I’m of the mind that when someone tries to steal your life savings and you have no legal recourse to speak of, you’re well within your rights to humiliate them as badly as you see fit. According to the Phoenix piece, however, because many of these scam artists are Nigerians, getting revenge may cross the line into racist exploitation. Which, if you follow the logic, is worse than robbing people.
This conclusion echoes that of Ron Rosenbaum when he wrote the same exact story in the Atlantic three months ago, with both writers using the “Great White Hunters” motif.
Milliard:
But poking around various scambaiting Web sites, somewhat more sadistic dimensions to the practice come into view. While most scambaiters keep their pranks on the up and up, many others seem to revel in making their marks as miserable as possible.

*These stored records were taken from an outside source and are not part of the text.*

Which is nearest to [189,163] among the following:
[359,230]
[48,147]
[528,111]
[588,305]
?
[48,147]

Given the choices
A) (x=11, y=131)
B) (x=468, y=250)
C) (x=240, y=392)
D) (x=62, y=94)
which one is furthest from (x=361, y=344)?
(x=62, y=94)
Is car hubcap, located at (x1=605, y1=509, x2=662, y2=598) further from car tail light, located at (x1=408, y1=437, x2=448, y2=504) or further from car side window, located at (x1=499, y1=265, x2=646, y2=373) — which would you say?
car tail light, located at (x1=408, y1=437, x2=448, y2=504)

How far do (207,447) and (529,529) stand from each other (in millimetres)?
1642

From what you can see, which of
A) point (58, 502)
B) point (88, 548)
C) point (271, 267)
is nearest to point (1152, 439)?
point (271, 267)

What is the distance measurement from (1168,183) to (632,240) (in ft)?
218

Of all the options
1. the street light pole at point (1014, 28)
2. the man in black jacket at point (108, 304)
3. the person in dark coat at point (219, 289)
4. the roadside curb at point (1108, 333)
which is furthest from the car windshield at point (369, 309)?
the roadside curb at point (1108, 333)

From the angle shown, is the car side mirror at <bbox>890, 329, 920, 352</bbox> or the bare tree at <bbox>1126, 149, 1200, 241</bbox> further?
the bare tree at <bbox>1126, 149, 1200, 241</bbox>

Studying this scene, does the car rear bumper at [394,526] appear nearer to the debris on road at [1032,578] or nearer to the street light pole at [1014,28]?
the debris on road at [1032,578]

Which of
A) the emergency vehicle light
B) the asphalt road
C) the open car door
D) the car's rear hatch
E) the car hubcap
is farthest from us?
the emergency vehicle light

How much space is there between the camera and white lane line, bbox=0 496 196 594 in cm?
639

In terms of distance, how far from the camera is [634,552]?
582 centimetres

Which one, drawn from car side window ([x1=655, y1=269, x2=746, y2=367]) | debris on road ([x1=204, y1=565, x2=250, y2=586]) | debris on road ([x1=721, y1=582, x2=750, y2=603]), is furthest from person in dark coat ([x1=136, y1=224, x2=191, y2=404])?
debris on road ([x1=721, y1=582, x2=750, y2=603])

Those photographs of abject humiliation are hard to swallow, even if one knows the mortification is self-imposed. The fact that their subjects are primarily poor and black only adds to their disquieting power.
Rosenbaum:
At times the trophy hunting on these scam-baiting sites can seem innocent, in a clever con-artist way. But inside the trophy rooms, I found dozens of photos of black men and women wearing expressions that ranged from compliant to glum to humiliated to defiant as they held up signs saying things such as I HAVE EXCESS VAGINAL DISCHARGE. After looking at photo after photo, I felt uncomfortable—I’d lost any sense of vicarious victory over petty thieves. It was like watching self-proclaimed Great White Hunters abuse their beaters.
Some of the rhetoric of the scam-baiters is also troubling. They boast of “owning” scammers, which carries unfortunate connotations when it involves whites “owning” blacks. And there’s the mocking invective of the scam-baiting message boards and of the trophy room, a place that I sense pricks the conscience of at least some of the scam-baiters.
Rosenbaum makes a good point about the “online disinhibition effect,” how “the lonely void in which online interactions are conducted seems to encourage the tendency toward” abuse. This is true, especially in cases where scambaiters clearly go too far and try to inflict physical harm on scammers. For his part, Milliard suggests that scambaiters should be more mindful of how much shit Nigerians have had to take from the military over the last several years, which I think is a fair point, but not something you want to get too caught up in—after all, these guys have been notoriously successful at preying upon the poor and elderly in this country. Let’s not worry too much about whether we’re making them sad.
Read the pieces. They’re compelling, even if Milliard’s doesn’t add much to Rosenbaum’s, beyond sticking a couple local voices in there. He does include the great Baratunde Thurston, identified as a “Boston comedian,” even though Baratunde moved to Manhattan a few weeks ago. (That Baratunde is also a columnist at the Weekly Dig, the Phoenix’s chief competitor, goes unsaid—an annoying and typical Phoenix tic.)